La raison d’être des entreprises couronne l’actionnaire actif

Bonjour à toutes et à tous, Arnaud Marion et Valérie Ohannessian offrent une analyse intéressante faisant le lien entre actionnariat actif et raison d’être de l’entreprise : « La raison d’être des entreprises couronne l’actionnaire actif » (Les Échos.fr, 4 septembre 2019). Un prétexte de plus de revenir sur la loi PACTE.

Extrait :

Or, si la loi PACTE du 22 mai dernier comme la deuxième directive européenne SRD (Shareholders rights directive) du 10 juin musclent ses droits, c’est pour mieux lui donner les moyens d’exercer son rôle fondamental. Pas seulement comme gardien du temple mais aussi comme édificateur de ses colonnes et de l’ouverture de ses portes à la Société. 

L’actionnaire est ainsi placé au coeur d’une nouvelle approche téléologique de l’entreprise. En introduisant dans le code civil la notion de raison d’être et sa possible inscription statutaire, le législateur français confie à l’actionnaire la responsabilité suprême de définir la finalité de l’entreprise et d’en surveiller la mise en oeuvre conforme et durable. Il en fait l’inspirateur créatif de son sens profond, le promoteur d’une gouvernance respectueuse de ses valeurs et missions, l’animateur attentif de ses parties prenantes et l’arbitre ultime de son modèle d’affaires.

## Liste des tâches
- 1) D'après le texte sur la raison d'être des entreprises, dans quelle publication et à quelle date l'analyse d'Arnaud Marion et de Valérie Ohannessian a-t-elle paru ?
- 2) Renvoyez à l'identique un passage du texte sur la raison d'être des entreprises : commencez aux mots « Bonjour à toutes » et arrêtez-vous après les mots « la loi PACTE. ».

## Lignes fournies

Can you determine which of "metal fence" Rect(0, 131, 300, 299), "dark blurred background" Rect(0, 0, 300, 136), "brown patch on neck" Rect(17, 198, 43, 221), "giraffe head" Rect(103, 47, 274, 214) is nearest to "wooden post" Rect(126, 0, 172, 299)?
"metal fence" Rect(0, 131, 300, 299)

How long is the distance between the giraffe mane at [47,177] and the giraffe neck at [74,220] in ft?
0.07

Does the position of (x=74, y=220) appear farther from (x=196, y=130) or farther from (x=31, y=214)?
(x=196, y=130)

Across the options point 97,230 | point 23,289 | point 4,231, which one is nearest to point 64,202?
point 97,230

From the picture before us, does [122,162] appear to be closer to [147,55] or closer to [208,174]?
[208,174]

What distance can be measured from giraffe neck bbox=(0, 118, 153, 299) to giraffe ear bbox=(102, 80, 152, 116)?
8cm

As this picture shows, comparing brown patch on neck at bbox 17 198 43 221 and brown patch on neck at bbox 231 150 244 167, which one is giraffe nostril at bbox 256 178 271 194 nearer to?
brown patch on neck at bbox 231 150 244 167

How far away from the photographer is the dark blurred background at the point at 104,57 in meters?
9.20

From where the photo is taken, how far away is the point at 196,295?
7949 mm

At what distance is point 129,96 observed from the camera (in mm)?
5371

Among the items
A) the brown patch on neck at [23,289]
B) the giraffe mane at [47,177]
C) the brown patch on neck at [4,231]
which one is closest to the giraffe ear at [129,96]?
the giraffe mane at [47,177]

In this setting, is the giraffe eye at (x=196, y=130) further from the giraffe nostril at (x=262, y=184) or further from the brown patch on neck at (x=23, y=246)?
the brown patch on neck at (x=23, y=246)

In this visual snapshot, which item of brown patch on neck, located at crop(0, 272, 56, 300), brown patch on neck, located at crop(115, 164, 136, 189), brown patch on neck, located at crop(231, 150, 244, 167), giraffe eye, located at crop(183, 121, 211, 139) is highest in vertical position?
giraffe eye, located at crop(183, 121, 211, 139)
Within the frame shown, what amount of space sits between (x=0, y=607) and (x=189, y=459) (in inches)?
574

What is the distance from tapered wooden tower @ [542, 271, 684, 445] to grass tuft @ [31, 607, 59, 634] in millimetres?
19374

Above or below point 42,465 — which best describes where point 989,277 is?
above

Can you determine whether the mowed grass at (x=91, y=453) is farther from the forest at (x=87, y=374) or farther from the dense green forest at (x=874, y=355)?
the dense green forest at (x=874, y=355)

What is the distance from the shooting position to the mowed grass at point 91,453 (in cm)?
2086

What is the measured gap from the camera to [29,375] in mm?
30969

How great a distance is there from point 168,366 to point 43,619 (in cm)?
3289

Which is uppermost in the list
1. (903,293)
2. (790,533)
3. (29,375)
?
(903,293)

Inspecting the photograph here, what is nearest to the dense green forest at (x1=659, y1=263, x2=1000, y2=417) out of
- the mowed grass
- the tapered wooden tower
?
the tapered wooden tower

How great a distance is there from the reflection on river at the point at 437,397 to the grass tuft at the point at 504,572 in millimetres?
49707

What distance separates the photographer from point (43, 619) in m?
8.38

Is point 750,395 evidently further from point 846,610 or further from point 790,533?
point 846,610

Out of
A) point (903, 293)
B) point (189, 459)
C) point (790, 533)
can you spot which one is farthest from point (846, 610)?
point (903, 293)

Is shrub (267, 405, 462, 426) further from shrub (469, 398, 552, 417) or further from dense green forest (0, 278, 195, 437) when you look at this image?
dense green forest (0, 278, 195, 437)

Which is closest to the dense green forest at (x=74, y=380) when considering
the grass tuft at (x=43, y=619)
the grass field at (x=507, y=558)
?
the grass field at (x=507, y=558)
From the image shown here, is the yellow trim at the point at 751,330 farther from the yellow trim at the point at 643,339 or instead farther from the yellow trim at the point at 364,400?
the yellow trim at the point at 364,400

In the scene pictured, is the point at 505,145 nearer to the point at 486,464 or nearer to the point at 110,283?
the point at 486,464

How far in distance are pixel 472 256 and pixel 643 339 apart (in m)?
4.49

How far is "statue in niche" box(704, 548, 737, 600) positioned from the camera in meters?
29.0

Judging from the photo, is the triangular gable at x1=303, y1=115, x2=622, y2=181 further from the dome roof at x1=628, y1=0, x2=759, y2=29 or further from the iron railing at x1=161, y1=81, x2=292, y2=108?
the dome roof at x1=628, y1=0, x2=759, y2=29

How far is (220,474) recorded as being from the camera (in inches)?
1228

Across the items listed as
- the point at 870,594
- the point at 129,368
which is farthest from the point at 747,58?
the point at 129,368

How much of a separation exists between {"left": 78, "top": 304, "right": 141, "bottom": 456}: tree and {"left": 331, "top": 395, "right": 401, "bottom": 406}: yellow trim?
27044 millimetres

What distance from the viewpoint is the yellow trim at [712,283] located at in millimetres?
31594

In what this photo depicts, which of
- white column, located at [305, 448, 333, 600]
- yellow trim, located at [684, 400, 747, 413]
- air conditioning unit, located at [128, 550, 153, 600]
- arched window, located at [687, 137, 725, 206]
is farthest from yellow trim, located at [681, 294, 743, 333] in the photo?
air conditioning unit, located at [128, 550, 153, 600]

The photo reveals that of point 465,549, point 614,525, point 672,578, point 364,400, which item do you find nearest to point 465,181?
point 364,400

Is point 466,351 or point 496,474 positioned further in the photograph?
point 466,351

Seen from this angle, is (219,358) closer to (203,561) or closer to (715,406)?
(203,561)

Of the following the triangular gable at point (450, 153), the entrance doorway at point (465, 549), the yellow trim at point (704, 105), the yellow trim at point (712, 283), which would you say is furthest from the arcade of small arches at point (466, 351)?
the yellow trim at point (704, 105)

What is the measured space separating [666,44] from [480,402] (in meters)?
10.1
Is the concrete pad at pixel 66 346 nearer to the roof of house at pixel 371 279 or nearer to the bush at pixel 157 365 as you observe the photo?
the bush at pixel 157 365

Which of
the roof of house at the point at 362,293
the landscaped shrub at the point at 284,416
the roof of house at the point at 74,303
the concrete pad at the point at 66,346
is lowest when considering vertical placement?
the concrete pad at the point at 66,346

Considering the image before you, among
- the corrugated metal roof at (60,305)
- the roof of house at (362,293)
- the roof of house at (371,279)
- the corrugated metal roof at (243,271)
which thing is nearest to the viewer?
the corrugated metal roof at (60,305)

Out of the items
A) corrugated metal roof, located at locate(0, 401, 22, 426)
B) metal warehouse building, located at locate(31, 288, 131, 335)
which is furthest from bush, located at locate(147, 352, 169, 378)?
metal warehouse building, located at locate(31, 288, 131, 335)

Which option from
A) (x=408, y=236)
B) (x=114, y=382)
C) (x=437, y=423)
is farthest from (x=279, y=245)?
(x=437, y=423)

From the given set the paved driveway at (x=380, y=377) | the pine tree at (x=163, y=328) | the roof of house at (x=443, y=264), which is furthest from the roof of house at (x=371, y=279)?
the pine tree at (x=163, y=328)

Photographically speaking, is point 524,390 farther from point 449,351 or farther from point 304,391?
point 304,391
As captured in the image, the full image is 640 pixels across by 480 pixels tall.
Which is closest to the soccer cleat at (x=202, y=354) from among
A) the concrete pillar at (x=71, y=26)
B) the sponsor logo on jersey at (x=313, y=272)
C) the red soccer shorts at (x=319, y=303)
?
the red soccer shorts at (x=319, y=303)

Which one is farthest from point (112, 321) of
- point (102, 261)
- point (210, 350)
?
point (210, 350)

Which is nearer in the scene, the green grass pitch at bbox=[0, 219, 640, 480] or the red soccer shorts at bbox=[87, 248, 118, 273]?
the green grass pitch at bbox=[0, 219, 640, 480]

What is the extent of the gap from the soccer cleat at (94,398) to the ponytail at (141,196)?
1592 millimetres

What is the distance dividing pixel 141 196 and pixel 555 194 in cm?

## Problèmes résolus
- 1) Dans Les Échos.fr, le 4 septembre 2019.

- 2)
Bonjour à toutes et à tous, Arnaud Marion et Valérie Ohannessian offrent une analyse intéressante faisant le lien entre actionnariat actif et raison d’être de l’entreprise : « La raison d’être des entreprises couronne l’actionnaire actif » (Les Échos.fr, 4 septembre 2019). Un prétexte de plus de revenir sur la loi PACTE.